◆ Passage shown ◆
If you’ve ever mingled in recovery circles, and AA in particular, you’ll be more than familiar with the view that addicts are dishonest, manipulative and sneaky. What’s your view? Here’s mine:
When it comes to active addiction – yes, absolutely. Or “obvs”, as Bambino would so eloquently put it. Of course we have to hustle our asses off to hide and maintain our addiction, which when we’re in active addiction is what mercilessly rules us and dictates our every move. With an addict who is in active addiction, the answer to questions such as “how much have you had?“, “when did you last use/drink?” or indeed “are you battling addiction?” will likely be lies. Obvs.
The problem I have, is that I just don’t believe these shitty traits are inherent or natural qualities in the person who is an addict. Recovering addicts tend to be the most open and honest people I know, as well as the hardest working and least manipulative. Rarely do I meet people – or know people – working harder at being straight arrows. To me, there is a huge difference and for that reason it really grates on me when people say “oh, but us addicts always lie“. Do we? I don’t. Nor do the vast majority of recovering addicts I know.

◆ Record excerpts ◆
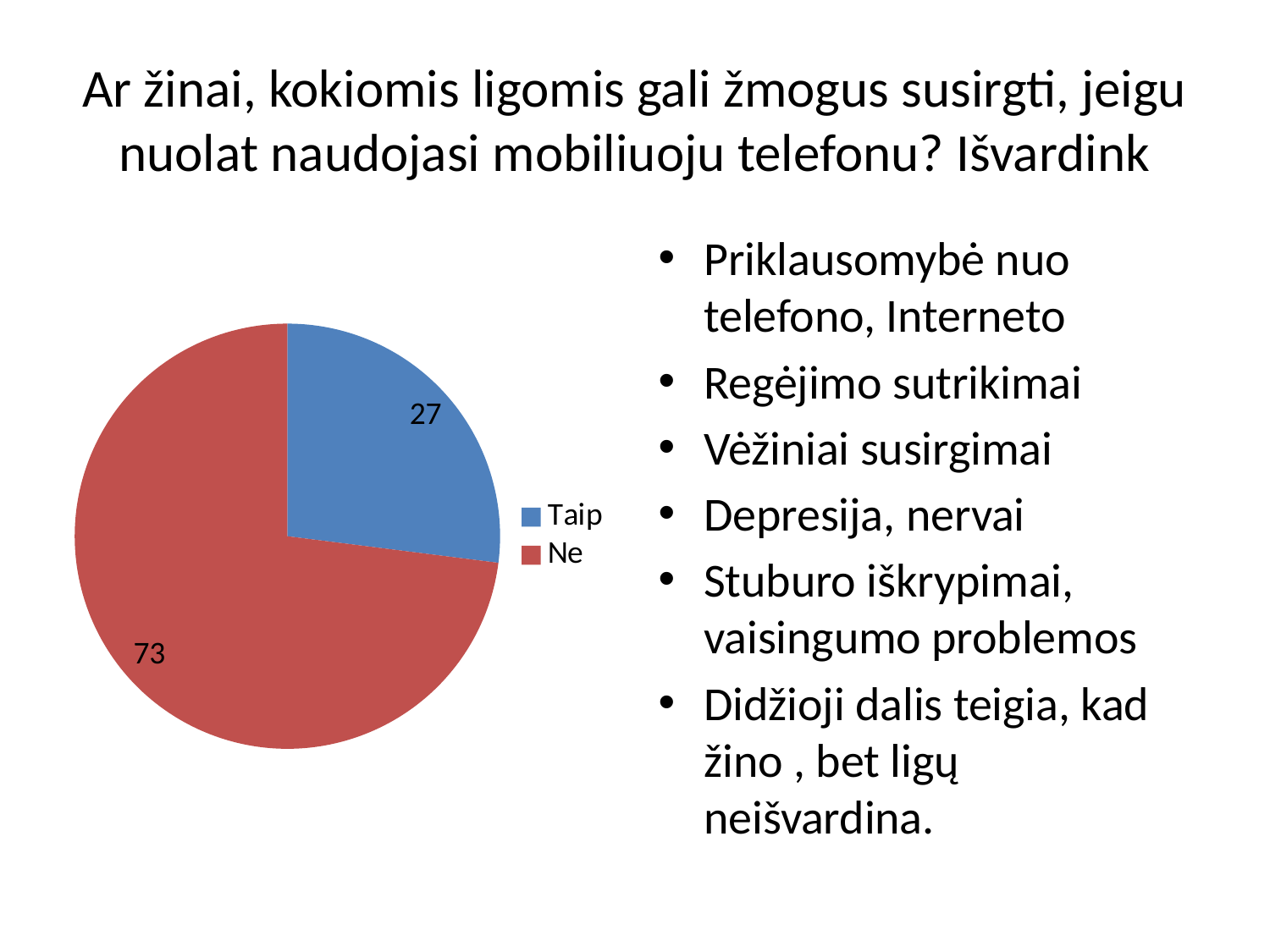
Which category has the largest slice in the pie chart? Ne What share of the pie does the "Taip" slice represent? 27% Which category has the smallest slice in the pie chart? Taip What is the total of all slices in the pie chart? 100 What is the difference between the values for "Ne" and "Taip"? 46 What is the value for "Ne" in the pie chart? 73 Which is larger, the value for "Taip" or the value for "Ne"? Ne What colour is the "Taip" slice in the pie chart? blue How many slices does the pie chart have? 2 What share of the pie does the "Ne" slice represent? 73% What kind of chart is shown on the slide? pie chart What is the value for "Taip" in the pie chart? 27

...

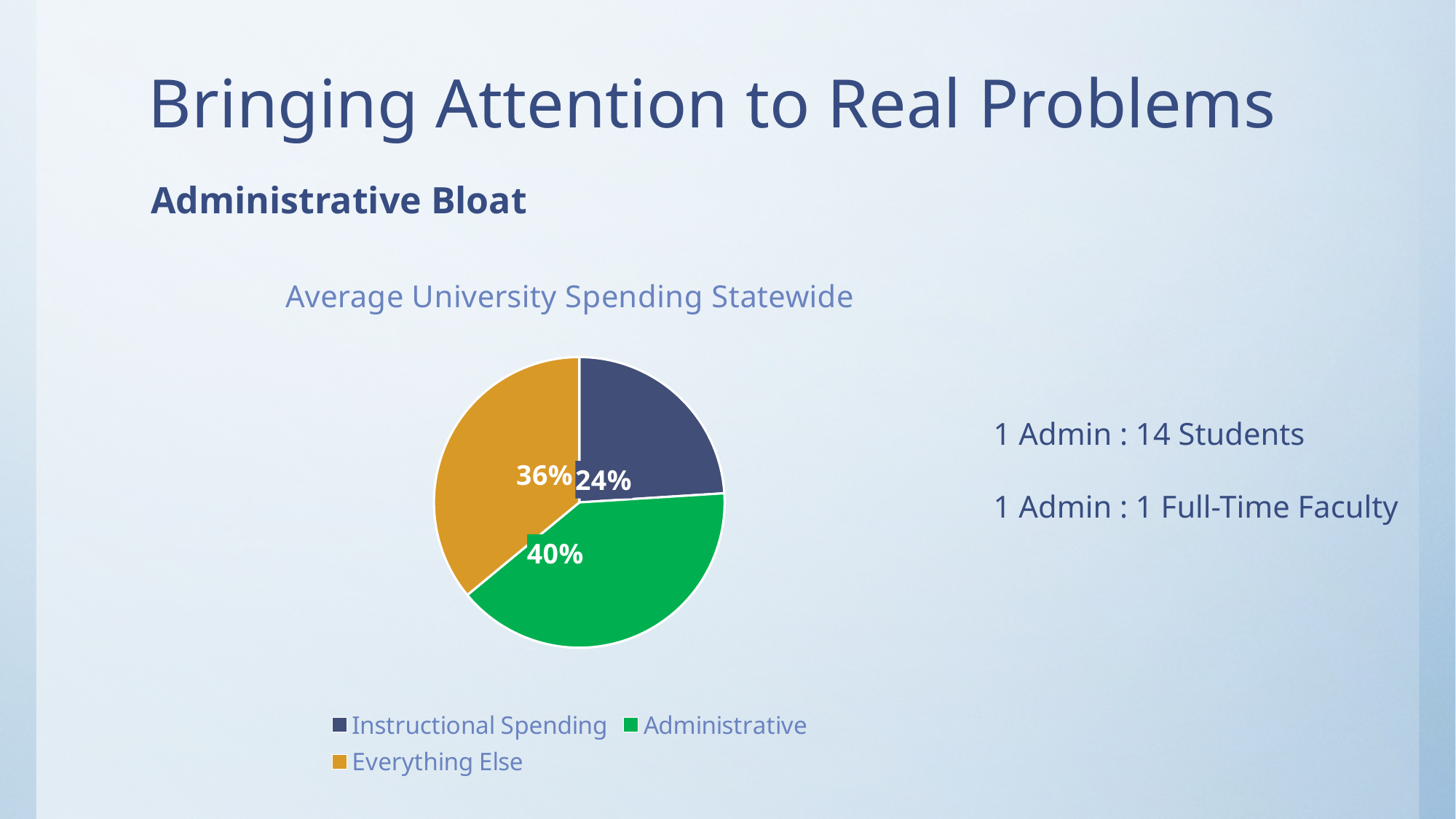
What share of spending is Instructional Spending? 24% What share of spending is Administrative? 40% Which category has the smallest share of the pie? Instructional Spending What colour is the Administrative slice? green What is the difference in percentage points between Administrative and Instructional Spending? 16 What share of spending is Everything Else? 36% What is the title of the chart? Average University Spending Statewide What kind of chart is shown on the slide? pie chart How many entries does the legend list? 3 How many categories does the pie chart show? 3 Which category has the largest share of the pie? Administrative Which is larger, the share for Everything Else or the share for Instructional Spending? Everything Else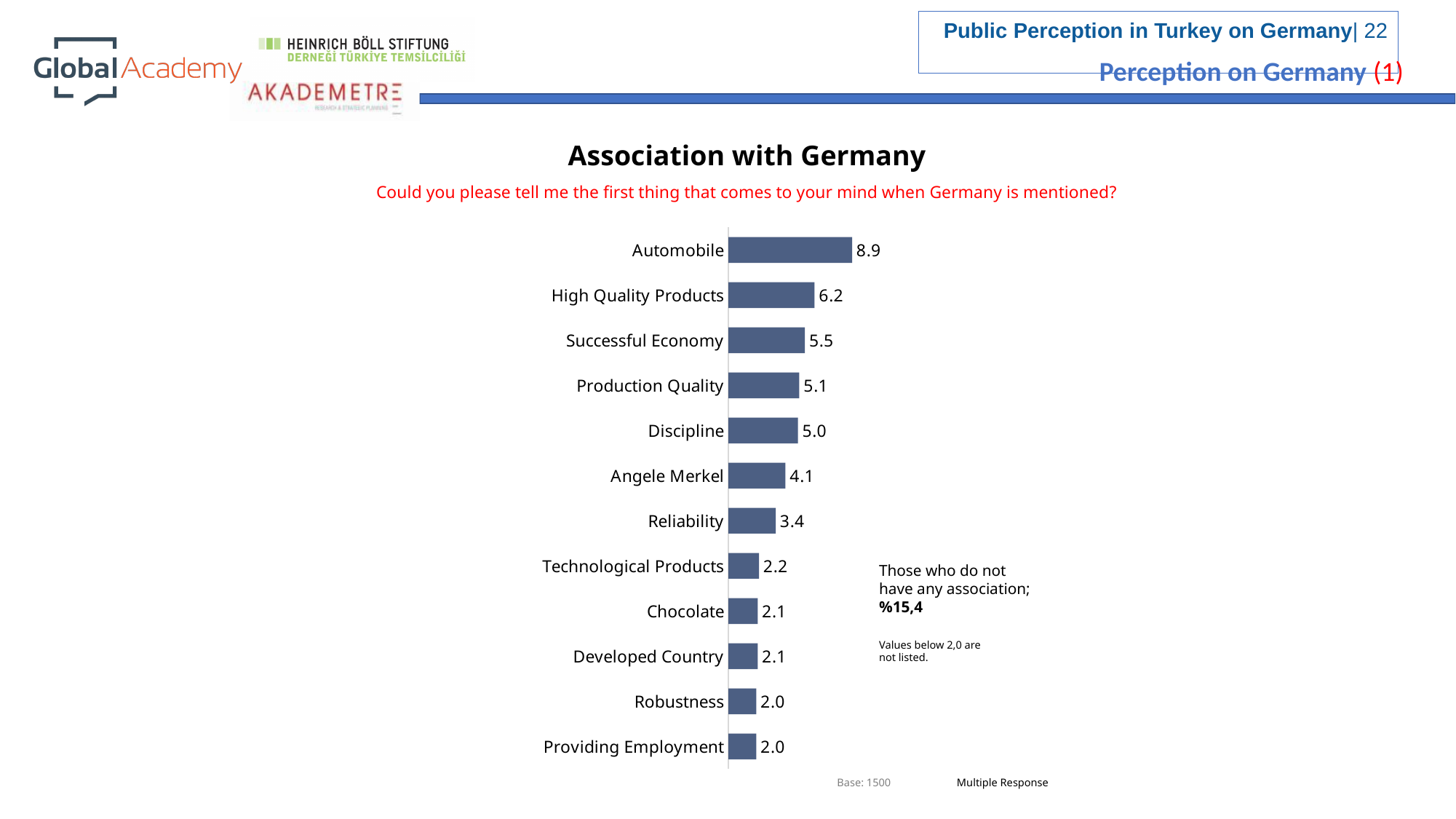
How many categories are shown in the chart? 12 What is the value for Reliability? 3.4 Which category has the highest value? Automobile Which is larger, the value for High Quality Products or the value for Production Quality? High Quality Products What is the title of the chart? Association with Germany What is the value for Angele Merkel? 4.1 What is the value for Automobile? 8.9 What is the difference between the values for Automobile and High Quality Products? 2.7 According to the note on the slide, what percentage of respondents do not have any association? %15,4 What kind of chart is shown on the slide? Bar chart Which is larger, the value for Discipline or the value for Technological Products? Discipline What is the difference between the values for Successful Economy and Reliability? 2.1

◆ Prompt ◆
In two sentences, summarize the post on addiction and honesty. These records were taken from a separate source.

◆ Answer for this exercise ◆
The writer agrees that people in active addiction are dishonest, since they work hard to hide and maintain an addiction that rules them and will likely lie about how much or when they last used or drank. However, the writer doesn't believe these traits are inherent in addicts, describing recovering addicts as among the most open, honest, hardworking and least manipulative people the writer knows.